Information supplied:
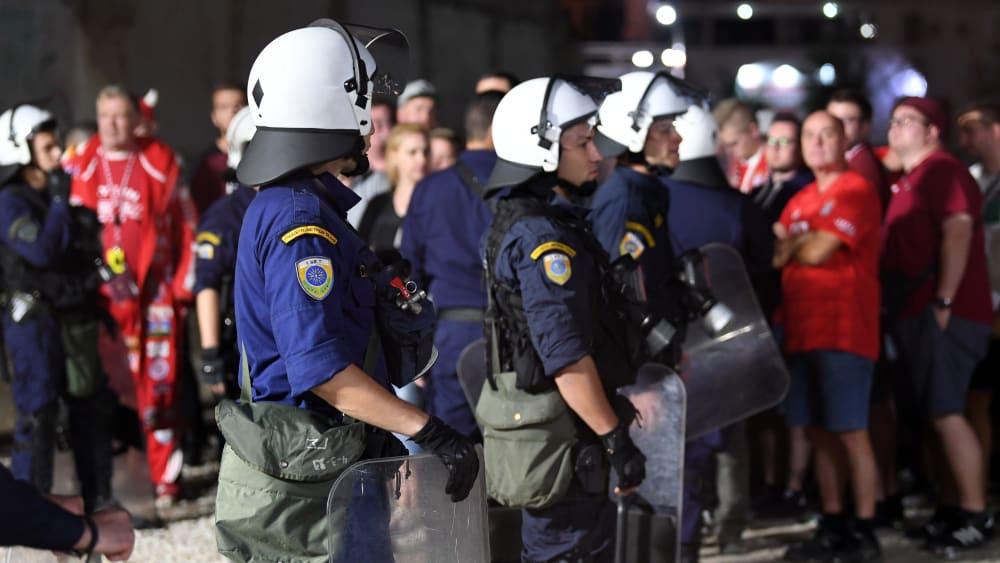 Griechische Polizisten bewachen Bayern-Fans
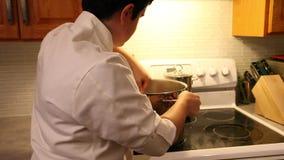 Шеф-повар делая ужин видеоматериал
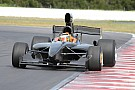 Formelsport Neues V8-Formelauto gibt Testdebüt in Australien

Problem to work on: Copy out, unchanged, the span of lines beginning with the one that includes "Шеф-повар делая ужин видеоматериал" and running through the final line of the material above. Leave the pictures out.

Your solution:
 Шеф-повар делая ужин видеоматериал
 Formelsport Neues V8-Formelauto gibt Testdebüt in Australien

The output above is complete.